How are these bright, abstract streaks of light caught on camera?
Light trails are a colourful and creative effect that photographers can capture by employing long-exposure shooting on their camera. The basic principle of light trail creation is that by manually dropping a camera’s shutter speed to a very low level, light is captured by the sensor over an artificially long period of time, with every passing vehicle having its lights tracked and recorded over the visible distance of the road. This causes the lights to appear as a streaked moving line across the image, rather than a fixed point emanating from the cars’ headlights.
To take a shot like this one, the following steps need to be taken. First, find a roadside vantage point in which no other moving objects are visible other than the passing vehicles. Second, mount the camera on a tripod, as stability is key while shooting long-exposure imagery.

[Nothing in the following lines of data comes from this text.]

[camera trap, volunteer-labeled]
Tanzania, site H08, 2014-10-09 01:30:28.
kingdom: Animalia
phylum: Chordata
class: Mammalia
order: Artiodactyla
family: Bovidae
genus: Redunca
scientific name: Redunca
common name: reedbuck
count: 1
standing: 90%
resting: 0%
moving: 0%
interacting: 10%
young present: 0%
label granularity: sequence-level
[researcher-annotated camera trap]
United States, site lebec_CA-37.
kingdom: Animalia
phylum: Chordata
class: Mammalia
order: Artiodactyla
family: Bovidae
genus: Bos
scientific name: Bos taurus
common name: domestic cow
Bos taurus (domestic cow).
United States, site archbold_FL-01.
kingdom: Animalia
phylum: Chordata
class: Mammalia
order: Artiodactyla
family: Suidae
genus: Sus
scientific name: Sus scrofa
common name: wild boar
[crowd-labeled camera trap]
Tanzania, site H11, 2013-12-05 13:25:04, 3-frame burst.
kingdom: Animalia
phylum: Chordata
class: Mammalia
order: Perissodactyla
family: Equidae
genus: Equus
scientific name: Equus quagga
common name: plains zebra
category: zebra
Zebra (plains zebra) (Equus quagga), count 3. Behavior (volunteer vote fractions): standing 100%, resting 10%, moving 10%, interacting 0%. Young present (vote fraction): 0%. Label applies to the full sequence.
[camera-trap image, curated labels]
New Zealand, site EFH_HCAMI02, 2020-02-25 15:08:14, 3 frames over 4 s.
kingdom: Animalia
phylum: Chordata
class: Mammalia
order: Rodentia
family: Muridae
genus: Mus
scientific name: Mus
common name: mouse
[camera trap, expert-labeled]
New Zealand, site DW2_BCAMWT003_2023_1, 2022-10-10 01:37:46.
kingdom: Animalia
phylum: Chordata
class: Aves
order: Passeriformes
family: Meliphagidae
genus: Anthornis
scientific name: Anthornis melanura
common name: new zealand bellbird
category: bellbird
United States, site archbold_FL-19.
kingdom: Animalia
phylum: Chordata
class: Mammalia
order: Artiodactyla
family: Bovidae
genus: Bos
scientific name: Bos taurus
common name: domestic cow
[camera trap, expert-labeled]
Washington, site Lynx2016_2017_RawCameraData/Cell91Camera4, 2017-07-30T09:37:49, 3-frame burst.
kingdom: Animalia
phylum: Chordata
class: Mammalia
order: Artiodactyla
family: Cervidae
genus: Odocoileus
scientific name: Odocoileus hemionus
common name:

This is because if there is any camera shake while the unit’s shutter is open, then the captured light will lose its direction and smudge across the entire image. Next select the shutter priority setting on the DSLR camera and drop the shutter speed to the desired level – for shots like these, this means at least a 30-second exposure. Finally, automatically focus on the scene’s background and use an external remote to take the picture.
Interestingly, the very same process is also used in light painting, a technique where the streaked light is controlled by the photographer manually, using light-emitting diodes (LEDs) to draw custom streaks across a dark backdrop and thereby essentially ‘painting’ in light.